Crosby is notorious for having masterminded one of the most right-wing election campaigns in living memory - in 2005 when Michael Howard was Tory leader. They ran a 'Save the Pound' campaign and called for strict curbs on immigrants.
Crosby's appointment will confirm the worst fears of some modernisers in the party who believe it will signal a lurch to the right to stop the rot after the humiliation of losing the Corby by-election. They have already warned that by hiring Crosby, Cameron is kissing goodbye to his modernising instincts.
Crosby is at heart a populist. He is certain to push Cameron to make lower taxes, immigration and a referendum on the future of Britain's role in Europe the focus of the Tories' 2015 campaign.
Today, David Davis, another right-winger, who has chosen to stay outside the Tory tent after losing the leadership race to Cameron, will repeat the demands for a referendum on Europe.
The big difference between Davis and the Tory high command is that he wants it before the next general election. And the big increase in votes for UKIP in Corby – not to mention the Observer poll showing 56 per cent of British voters are in favour of quitting the EU - suggests that many former Tory voters agree with him.

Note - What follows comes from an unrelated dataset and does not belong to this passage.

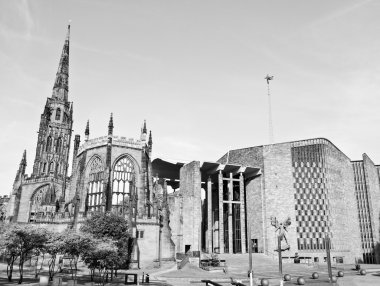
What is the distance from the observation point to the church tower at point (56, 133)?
91.0 m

To hold their line, Cameron and Crosby could be forced to concede the UKIP demand for an 'in or out' referendum on Europe after the general election. That could allow an election pact, under which UKIP would agree not to stand in seats where they would split the Tory vote.
Whatever happens in Brussels this week, Crosby is going to make sure that Ed Miliband will be proved hopelessly wrong in his rhetoric. There is no question of the Tories sleepwalking out of Europe – on present form, they could be shouting it from the rooftops. Wheteher David Cameron, who personally favours Britain remaining in Europe, likes it or not.